Until the Second World War middle-class housewives could rely on live-in servants to wash their tin foil for them, and many of them (like Mrs and Mr P who had been missionaries in Kenya) spent years living in the British Empire where they were able to benefit from the labour of a large number of low-paid domestic staff right up until decolonisation in the 1950s and 1960s. Had Mrs and Mr P not been able to afford a twice-weekly cleaner as they became older and more frail, they might well have embraced a more profligate approach to housekeeping.

Working-class women of Mrs P’s generation, on the other hand, were horribly burdened by domestic labour, working 16 hour days cooking food from scratch, washing clothes by hand and scrubbing out pans with lemon juice and soda. It is an uncomfortable truth that the introduction of fridges, washing machines and hoovers from the 1950s onwards made women’s lives much easier while also using up fossil fuels and creating landfill.

Environmentalism is absolutely an issue for anti-capitalist feminists who want to challenge intersecting oppressions. Those worst affected by climate change are women (usually the primary caregivers and people responsible for growing and cooking food); poor people (lacking the resources and infrastructure to deal with flooding and droughts) and people of the Global South (where so far weather conditions have been at their most extreme and who are forced to migrate and thus endure the dehumanising immigration controls imposed in the cooler areas of the planet). It is the wealthy, not the working class, who have the least environmentally sustainable lifestyles – consuming far more, flying frequently and having bigger houses using up more heating etc.

The struggle against climate catastrophe requires a massive structural transformation of our economy, energy production and industry. But it also necessitates a transformation of the way we live our everyday lives and the reorganisation of our homes. We need to seriously consider the politics of gender, race and class that this entails.

Although the increasing popularity of eco-friendly household tips is probably a good thing, what is hardly ever mentioned is that this new approach to housework is more labour-intensive and more time-consuming. Avoiding heavily-packaged processed food; sponging and airing clothes rather than chucking them in the washing machine; using a manual carpet-sweeper rather than a vacuum cleaner; towelling over disposable nappies; avoiding highly effective and highly toxic chemical cleaners; sterilising our mooncups instead of throwing tampons into landfill; even washing-up everything that goes in the recycling bin…. all of this takes time and effort.  And it is work which continues to be carried out mainly by women, whether for free by mothers and female partners or for poverty wages by a cleaner who is also often a migrant.

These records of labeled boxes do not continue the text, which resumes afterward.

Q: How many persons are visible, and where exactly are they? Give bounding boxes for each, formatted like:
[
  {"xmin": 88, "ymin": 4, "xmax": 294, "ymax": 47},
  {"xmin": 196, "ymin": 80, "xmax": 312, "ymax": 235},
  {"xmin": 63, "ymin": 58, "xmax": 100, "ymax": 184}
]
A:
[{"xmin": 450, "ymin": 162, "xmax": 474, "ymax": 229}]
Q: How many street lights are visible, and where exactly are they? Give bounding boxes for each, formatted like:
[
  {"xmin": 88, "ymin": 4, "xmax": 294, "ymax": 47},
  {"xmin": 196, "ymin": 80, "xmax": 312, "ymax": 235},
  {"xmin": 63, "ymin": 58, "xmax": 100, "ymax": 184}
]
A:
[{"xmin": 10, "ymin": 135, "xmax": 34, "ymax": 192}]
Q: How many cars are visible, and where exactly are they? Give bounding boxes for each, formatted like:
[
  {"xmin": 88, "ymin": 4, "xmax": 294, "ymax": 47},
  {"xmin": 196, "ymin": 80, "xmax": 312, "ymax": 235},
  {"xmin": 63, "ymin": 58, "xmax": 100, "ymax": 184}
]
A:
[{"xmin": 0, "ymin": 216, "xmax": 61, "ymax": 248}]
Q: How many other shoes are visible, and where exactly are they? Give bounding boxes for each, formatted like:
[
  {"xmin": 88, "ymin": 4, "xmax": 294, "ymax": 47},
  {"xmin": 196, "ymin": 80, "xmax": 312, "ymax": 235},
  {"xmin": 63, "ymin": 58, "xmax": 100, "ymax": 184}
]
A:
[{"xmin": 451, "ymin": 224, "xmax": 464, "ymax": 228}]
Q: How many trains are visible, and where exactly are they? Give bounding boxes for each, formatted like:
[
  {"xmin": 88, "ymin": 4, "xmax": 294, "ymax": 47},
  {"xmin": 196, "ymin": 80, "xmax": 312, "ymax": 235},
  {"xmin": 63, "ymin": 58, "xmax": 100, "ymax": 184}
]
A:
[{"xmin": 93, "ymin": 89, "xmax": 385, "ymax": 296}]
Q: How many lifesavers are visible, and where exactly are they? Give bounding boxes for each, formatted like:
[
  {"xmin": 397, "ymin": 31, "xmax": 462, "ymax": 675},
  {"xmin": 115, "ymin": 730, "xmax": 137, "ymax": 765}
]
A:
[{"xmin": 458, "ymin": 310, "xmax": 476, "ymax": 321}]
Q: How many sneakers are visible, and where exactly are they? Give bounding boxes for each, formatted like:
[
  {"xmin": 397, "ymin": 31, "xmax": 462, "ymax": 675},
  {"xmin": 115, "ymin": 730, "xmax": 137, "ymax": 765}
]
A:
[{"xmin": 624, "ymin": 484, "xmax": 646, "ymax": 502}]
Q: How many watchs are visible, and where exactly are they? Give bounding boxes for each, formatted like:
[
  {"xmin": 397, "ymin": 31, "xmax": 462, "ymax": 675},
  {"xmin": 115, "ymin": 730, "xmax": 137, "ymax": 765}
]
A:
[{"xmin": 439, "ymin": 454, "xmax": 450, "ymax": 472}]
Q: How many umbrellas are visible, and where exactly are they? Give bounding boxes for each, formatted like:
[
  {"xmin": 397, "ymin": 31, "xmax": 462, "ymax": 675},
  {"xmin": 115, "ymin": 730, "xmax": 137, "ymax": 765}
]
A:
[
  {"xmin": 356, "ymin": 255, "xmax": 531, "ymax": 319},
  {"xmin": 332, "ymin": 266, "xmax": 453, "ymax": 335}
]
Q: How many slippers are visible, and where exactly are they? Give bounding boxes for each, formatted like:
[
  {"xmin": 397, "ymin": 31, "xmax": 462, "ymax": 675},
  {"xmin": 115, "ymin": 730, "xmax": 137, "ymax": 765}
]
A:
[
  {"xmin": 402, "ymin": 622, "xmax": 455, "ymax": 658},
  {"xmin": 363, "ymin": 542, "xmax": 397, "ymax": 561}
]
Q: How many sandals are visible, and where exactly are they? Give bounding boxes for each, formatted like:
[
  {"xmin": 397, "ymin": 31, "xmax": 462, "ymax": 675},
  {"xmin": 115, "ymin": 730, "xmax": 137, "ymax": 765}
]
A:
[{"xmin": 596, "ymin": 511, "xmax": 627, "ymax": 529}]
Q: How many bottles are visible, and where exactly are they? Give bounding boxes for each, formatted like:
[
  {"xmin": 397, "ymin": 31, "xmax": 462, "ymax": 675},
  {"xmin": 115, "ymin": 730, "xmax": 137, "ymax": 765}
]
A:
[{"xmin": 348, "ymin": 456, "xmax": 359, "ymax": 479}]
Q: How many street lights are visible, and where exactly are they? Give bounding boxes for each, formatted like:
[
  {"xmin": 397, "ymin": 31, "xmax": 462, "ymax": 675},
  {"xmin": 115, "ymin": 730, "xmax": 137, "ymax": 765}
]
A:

Opposing climate change in the home needs to challenge rather than entrench these inequalities of gender, race and class. Not least because, if the only message for how to live a more sustainable life involves doing loads more work in a culture where there is already very little free time, then few people will be convinced to make the necessary changes.

What might some concrete feminist demands around every day sustainability look like? More community kitchens providing affordable non-processed food benefitting from economies of scale? Sharing household technology with neighbours via easily accessible laundry rooms in every block of flats, collective purchase of high quality industrial items that don’t break after a couple of years? More opportunities for communal living in general rather than inefficient nuclear family units that require more cleaning and the endless replication of household commodities? A shorter working week to give us time to cook and even grow our own food? Feminist Fightback is only beginning to consider these questions, and we welcome suggestions for further reading, feminist campaigns against climate change around the world, and even labour-reducing eco-friendly household tips!